Tornando ai giorni nostri, l’accordo chiuso negli scorsi giorni prevede un via libera trilaterale tra Armenia, Azerbaijan e Turchia per il controllo del corridoio di Zangezur, di fatto allontanando sempre più il “controllo” della Russia sull’area del Caucaso meridionale come diretta conseguenza della lunga guerra tra Ucraina e Mosca che ha reso possibile una pace altrimenti complicatissima sul Nagorno Karabakh.

Com il nuovo accordo “federato” da Erdogan, si rende molto più facilitato il collegamento regionale sul Mar Caspio, oltre ad aprire la prospettiva di una nuova base NATO (controllata alla Turchia, membro attivo e attore principale nell’area) che si combina con l’influenza sempre più centrale del corridoio TRACECA che punta ad isolare maggiormente Putin allungando invece la “mano” americana e turca nell’area, tanto da far trovare una pace stabile ai due “duellanti” sul Nagorno.
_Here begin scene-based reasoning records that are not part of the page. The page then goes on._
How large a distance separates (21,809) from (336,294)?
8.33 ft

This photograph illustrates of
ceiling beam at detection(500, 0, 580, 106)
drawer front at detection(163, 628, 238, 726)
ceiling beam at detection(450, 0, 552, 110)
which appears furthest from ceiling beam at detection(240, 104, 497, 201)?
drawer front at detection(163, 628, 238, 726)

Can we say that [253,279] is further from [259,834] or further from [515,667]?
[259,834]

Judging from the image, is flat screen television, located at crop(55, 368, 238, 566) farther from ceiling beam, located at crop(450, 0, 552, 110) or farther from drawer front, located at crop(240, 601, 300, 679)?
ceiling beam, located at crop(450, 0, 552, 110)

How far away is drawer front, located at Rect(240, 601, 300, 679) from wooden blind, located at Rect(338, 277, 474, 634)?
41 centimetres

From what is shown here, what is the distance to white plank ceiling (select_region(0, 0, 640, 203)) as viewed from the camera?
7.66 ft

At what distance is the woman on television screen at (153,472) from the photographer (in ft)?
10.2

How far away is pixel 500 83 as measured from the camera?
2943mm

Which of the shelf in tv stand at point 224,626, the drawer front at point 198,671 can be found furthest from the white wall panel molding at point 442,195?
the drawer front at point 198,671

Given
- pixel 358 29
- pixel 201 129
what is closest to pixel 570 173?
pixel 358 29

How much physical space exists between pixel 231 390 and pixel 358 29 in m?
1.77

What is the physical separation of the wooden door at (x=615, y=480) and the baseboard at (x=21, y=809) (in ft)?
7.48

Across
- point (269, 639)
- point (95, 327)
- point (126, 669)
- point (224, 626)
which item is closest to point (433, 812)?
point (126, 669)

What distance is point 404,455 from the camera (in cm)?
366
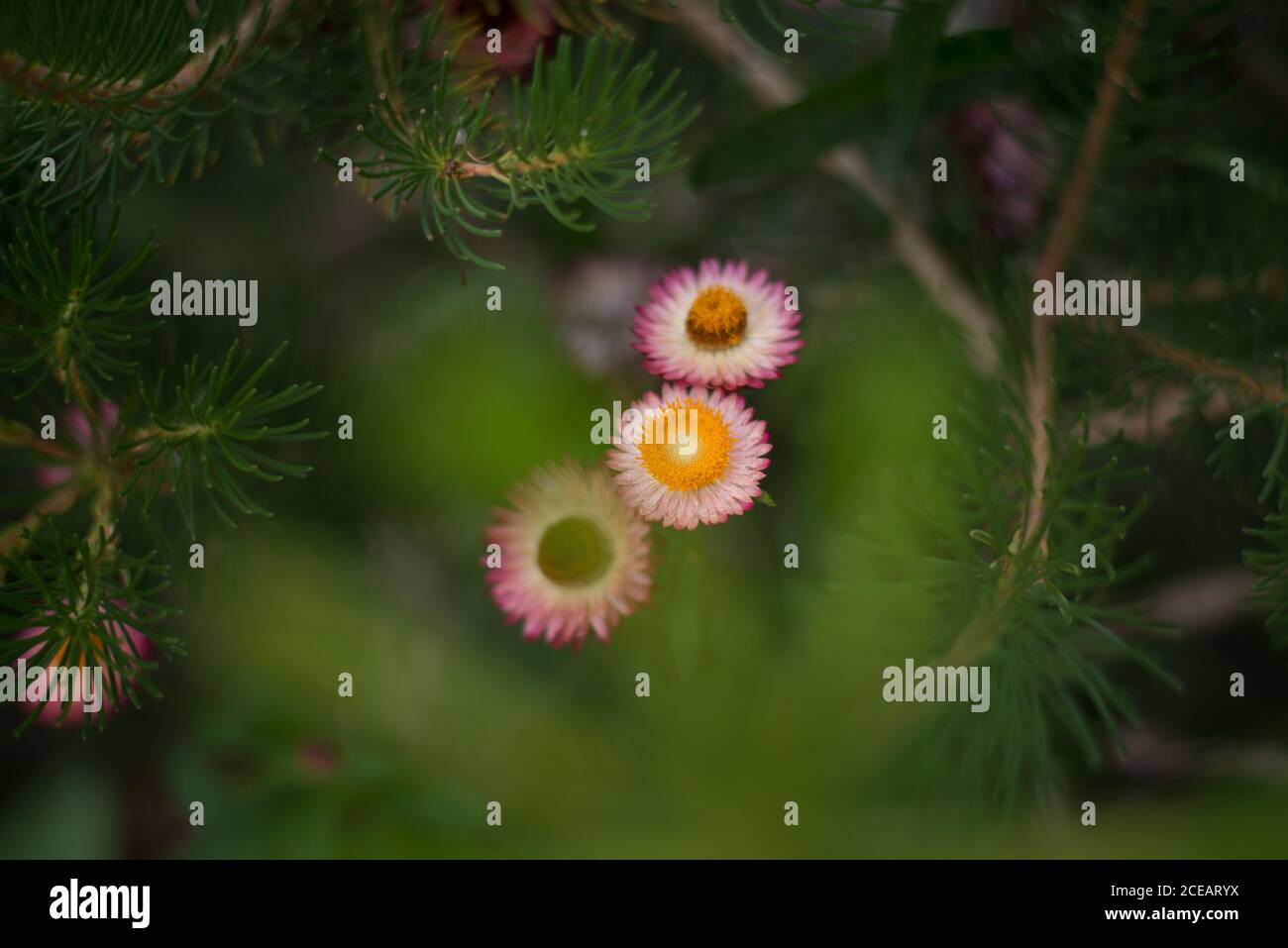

LE CONSEGUENZE DELL’ACCORDO SUL NAGORNO TRA ARMENIA E AZERBAIJAN

Se da un lato l’UE si conferma ancora una volta un “attore” piuttosto debole e ambiguo, incapace di prendere una direzione netta sulla vicenda (così come sull’Ucraina, pur sostenendo Kiev con aiuti e armi da ormai oltre tre anni), il ruolo crescente della Turchia di Erdogan sembra aver “sostituito” le possibilità di influenza dell’Unione Europea all’interno del difficile conflitto tra Armenia e Azerbaijan.

Erdogan con il leader dell'Azerbaijan
Vertice Azerbaijan-Turchia, i Presidenti Ilham Aliyev e Recep Tayyip Erdogan (ANSA-EPA 2025)

L’accordo sul corridoio (che separa Turchia e Azerbaijan) potrebbe a questo punto essere l’ultimo tassello della pace complessiva sul Nagorno Karabakh, con possibile rischio per la Russia di Putin di dover anche ritirare la presenza militare dall’enclave di Gyumri proprio per gli effetti della pace siglata con il corridoio di Zangesur.

Pur rimanendo tra i principali attori internazionali in dialogo con la Russia, i leader di Armenia, Azerbaijan e Turchia avrebbero chiuso l’affare con l’aiuto della diplomazia USA-UK che punta ad offrire a Erdogan il ruolo di “hub” strategico dell’intera Asia minore in attesa di capire se realmente possa esser questa l’area per completare l’asse di sfida della NATO al Cremlino. Con un accordo del genere, in un colpo solo, non si isola solamente la Russia dallo scacchiere asiatico ma si diminuisce il ruolo potenziale dell’Iran, a vantaggio ovviamente del principale nemico (e alleato USA), lo Stato di Israele.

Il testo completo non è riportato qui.